On August 19, 2009, the Company entered into an investment agreement with Kien Huat (the “Investment Agreement”), pursuant to which Kien Huat purchased shares of common stock for the aggregate proceeds of $55 million in two tranches during the year ended December 31, 2009. Under the Investment Agreement, if any options or warrants outstanding at the time of the final closing under the Investment Agreement, or the first 1,000,000 granted to directors or officers as of the final closing date under the Investment Agreement, are exercised, Kien Huat has the right to purchase an equal number of additional shares of common stock as are issued upon such exercise at the exercise price for the applicable option or warrant. The Company refers to these rights as the “Option Matching Rights”. Pursuant to the terms of the Investment Agreement, the Company is required to provide notice of any exercise within five (5) business days, after which notice is received, Kien Huat is required to notify the Company of whether it decides to exercise such Option Matching Rights within ten (10) business days. The Company has not provided such notice to Kien Huat for the approximately 1,032,000 shares of common stock as required by the Investment Agreement as of September 30, 2015. The Company has alerted Kien Huat to this matter and anticipates rectifying the matter by providing the necessary notice to Kien Huat and providing them with ten (10) business days to make a determination with respect to their Option Matching Rights, which decision period will commence upon the date the Company determines Kien Huat is no longer bound by the terms of the Confidentiality Agreement it has signed with the Company. Upon the delivery of notice, Kien Huat will have Option Matching Rights to acquire approximately 1,032,000 shares of common stock as of September 30, 2015. In the event any further options included on the Investment Agreement annex are exercised prior to their respective expiration dates, Kien Huat may obtain up to an approximately an additional 154,000 Option Matching Rights as of September 30, 2015.

Series E Preferred Stock
On July 14, 2015, the Company redeemed 26,667 shares of its Series E Preferred Stock, held by beneficial owners other than the Bryanston Group, for approximately $533,000.

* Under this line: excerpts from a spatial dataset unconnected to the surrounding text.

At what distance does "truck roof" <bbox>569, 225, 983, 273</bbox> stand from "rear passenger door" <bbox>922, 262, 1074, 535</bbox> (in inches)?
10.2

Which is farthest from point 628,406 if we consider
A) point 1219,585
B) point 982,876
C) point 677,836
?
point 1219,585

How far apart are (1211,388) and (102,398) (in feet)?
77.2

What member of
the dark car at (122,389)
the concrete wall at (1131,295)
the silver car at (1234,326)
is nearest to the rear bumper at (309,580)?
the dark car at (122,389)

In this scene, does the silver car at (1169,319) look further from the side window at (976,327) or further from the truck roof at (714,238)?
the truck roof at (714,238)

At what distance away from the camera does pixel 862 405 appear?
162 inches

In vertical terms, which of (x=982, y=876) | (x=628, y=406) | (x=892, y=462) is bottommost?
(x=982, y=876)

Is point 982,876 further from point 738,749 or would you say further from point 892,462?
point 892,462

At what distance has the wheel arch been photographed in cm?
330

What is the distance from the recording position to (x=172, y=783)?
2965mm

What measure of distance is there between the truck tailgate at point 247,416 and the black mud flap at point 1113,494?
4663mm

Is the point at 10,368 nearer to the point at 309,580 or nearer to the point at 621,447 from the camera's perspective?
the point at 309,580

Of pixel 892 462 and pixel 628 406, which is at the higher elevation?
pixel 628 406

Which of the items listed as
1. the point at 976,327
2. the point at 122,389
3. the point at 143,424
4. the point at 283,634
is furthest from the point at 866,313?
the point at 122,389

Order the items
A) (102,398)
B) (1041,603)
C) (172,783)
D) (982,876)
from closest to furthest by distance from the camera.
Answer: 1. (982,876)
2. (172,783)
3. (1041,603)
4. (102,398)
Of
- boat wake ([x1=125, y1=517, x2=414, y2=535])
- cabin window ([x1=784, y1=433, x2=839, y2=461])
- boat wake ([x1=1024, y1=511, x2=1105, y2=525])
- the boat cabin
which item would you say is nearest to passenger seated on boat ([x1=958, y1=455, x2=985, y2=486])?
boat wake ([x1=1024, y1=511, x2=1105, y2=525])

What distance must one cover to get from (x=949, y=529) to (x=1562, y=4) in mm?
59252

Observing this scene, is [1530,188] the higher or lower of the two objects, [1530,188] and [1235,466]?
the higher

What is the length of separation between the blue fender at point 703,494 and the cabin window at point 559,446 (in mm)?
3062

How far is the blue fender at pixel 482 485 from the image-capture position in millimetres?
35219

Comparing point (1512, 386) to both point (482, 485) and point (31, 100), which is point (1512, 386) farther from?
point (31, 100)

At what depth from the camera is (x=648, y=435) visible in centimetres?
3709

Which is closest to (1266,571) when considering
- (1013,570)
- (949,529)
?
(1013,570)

Preferred Stock and Dividends
On February 9, 2015, our Board authorized the issuance of 25,509 shares of our common stock in payment of dividends due for the year ended December 31, 2014 on our Series B Preferred Stock. The recorded value of these shares was approximately $159,000. At December 31, 2014, the Company had undeclared dividends on the Series B Preferred Stock of approximately $159,000.
On February 19, 2014, our Board authorized the issuance of 30,833 shares of our common stock in payment of dividends due for the year ended December 31, 2013 on our Series B Preferred Stock. The recorded value of these shares was approximately $218,000. At December 31, 2013, the Company had undeclared dividends on the Series B Preferred Stock of approximately $218,000.